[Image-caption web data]
____________

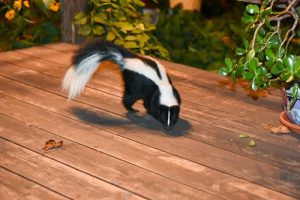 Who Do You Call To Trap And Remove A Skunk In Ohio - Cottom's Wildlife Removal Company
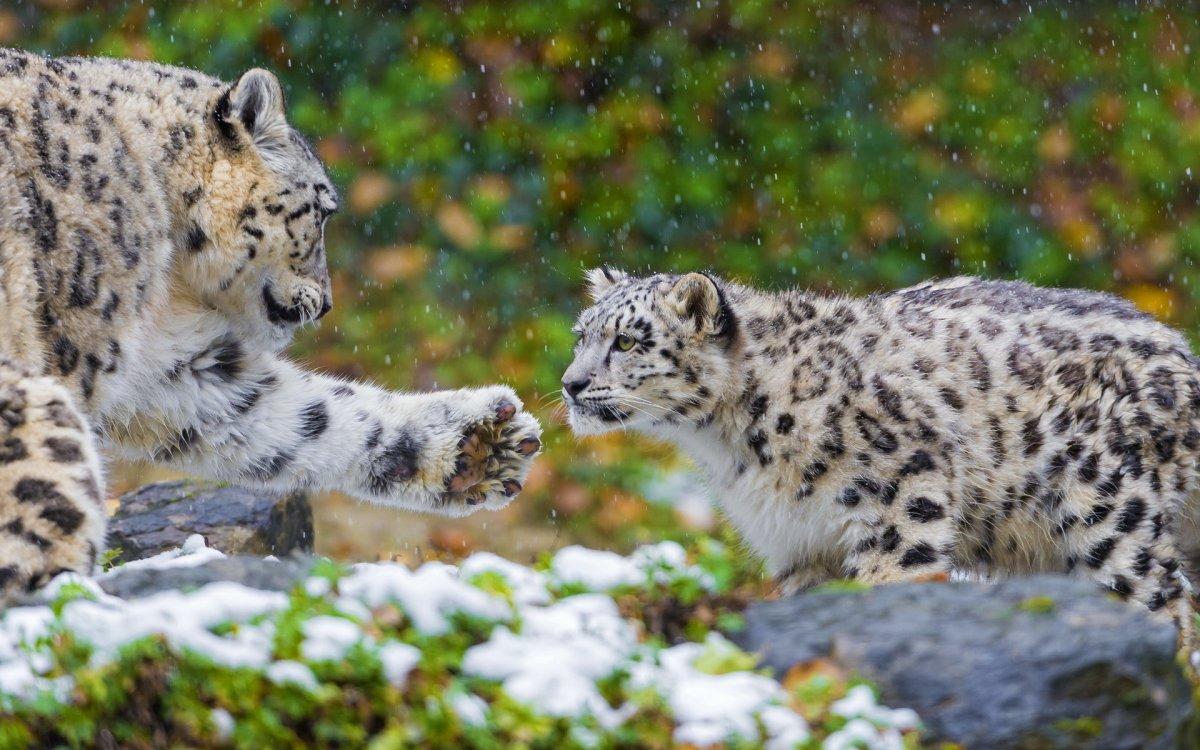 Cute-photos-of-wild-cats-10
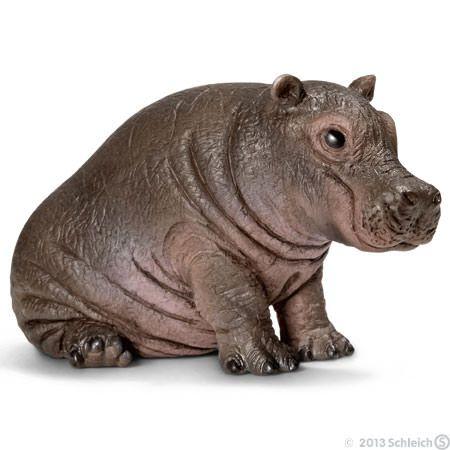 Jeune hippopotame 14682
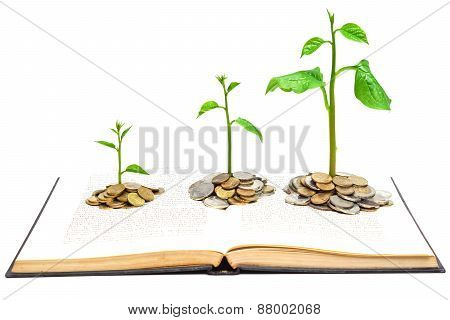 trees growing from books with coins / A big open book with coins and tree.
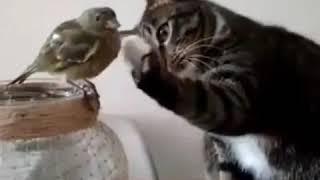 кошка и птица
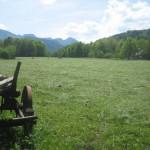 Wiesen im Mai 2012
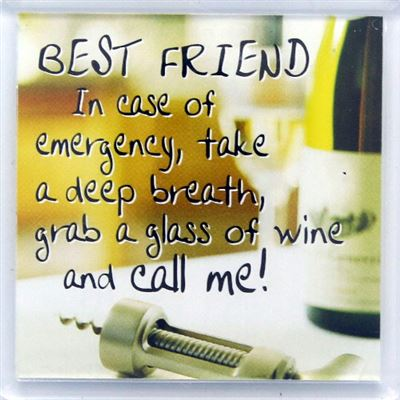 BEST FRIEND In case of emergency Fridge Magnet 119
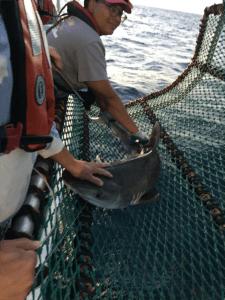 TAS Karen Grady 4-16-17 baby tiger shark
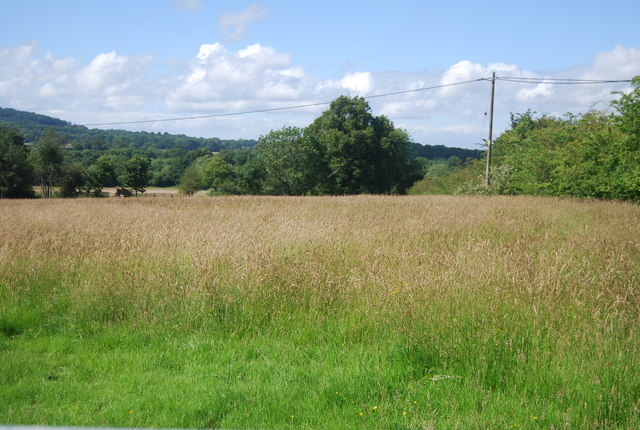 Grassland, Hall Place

____________

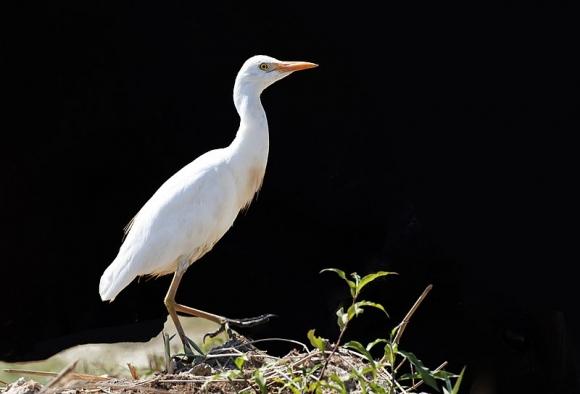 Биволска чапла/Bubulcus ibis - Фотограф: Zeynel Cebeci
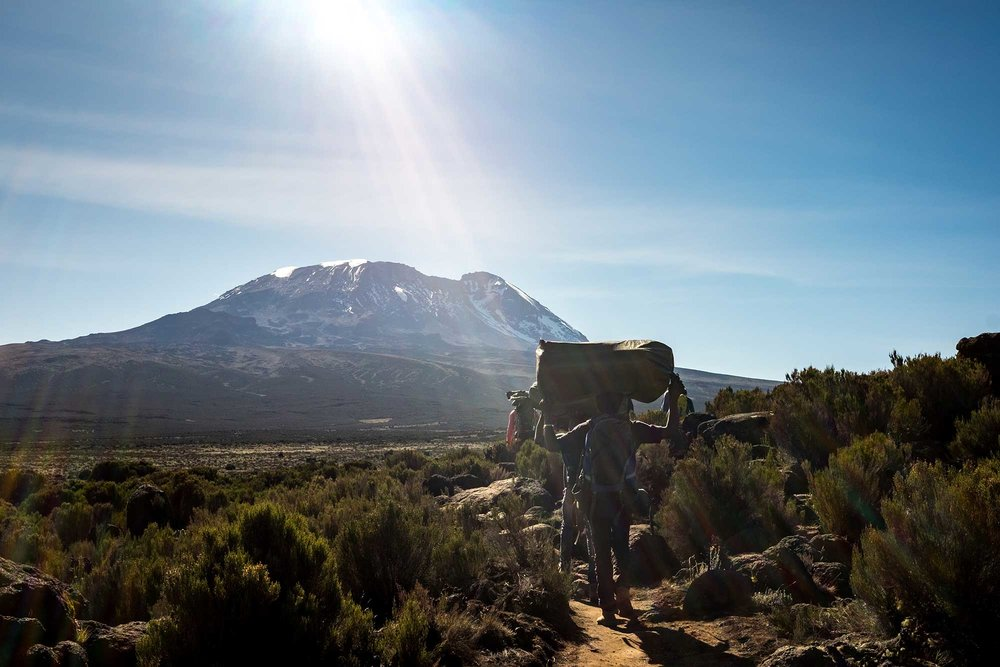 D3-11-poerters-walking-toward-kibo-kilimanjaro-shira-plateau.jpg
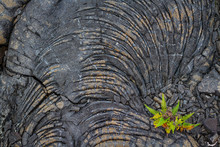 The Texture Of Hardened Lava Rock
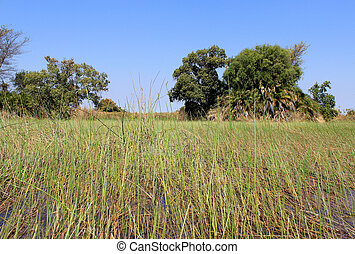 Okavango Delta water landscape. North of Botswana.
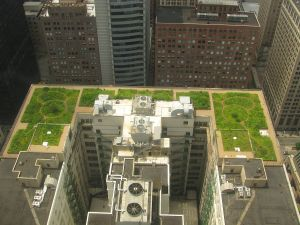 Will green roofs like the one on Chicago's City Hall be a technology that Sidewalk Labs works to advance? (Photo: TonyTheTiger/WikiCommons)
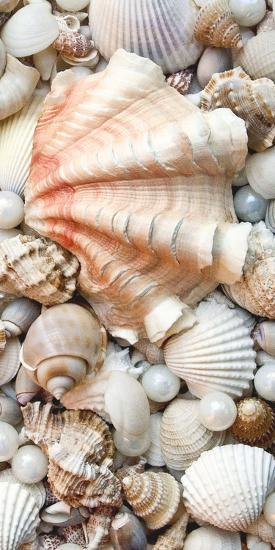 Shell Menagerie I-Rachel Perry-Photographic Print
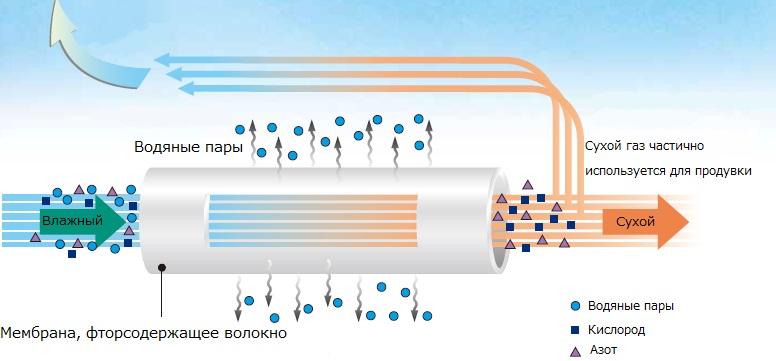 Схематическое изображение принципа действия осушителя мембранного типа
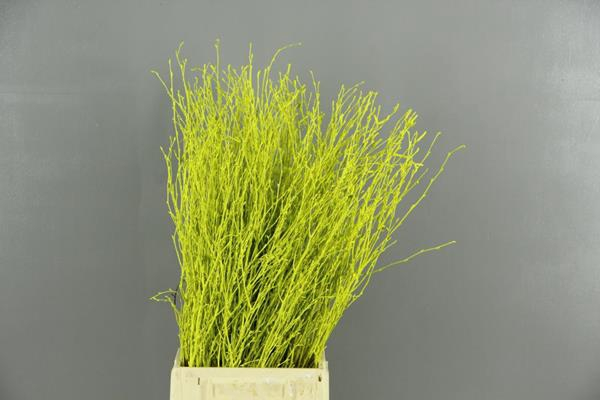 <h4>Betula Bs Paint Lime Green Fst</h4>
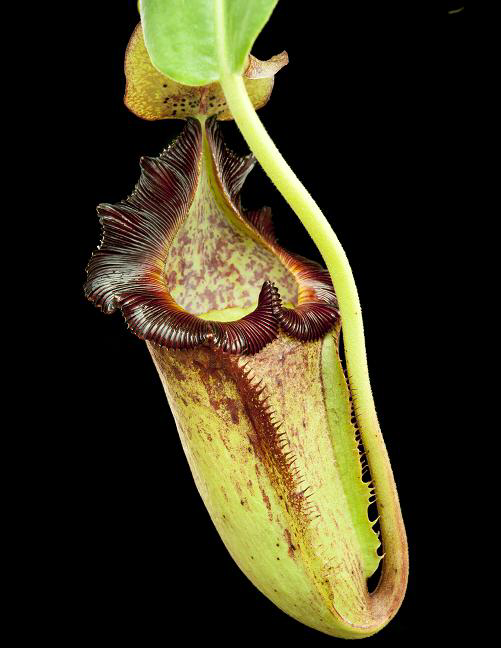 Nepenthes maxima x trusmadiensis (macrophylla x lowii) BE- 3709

____________

_TASK REQUIREMENTS_: Beginning with the line above that contains "Who Do You Call" and finishing with the line that contains "Grassland, Hall Place", print those lines exactly and only. Skip all pictures.

_RESPONSE FOR THIS EXERCISE_:
 Who Do You Call To Trap And Remove A Skunk In Ohio - Cottom's Wildlife Removal Company
 Cute-photos-of-wild-cats-10
 Jeune hippopotame 14682
 trees growing from books with coins / A big open book with coins and tree.
 кошка и птица
 Wiesen im Mai 2012
 BEST FRIEND In case of emergency Fridge Magnet 119
 TAS Karen Grady 4-16-17 baby tiger shark
 Grassland, Hall Place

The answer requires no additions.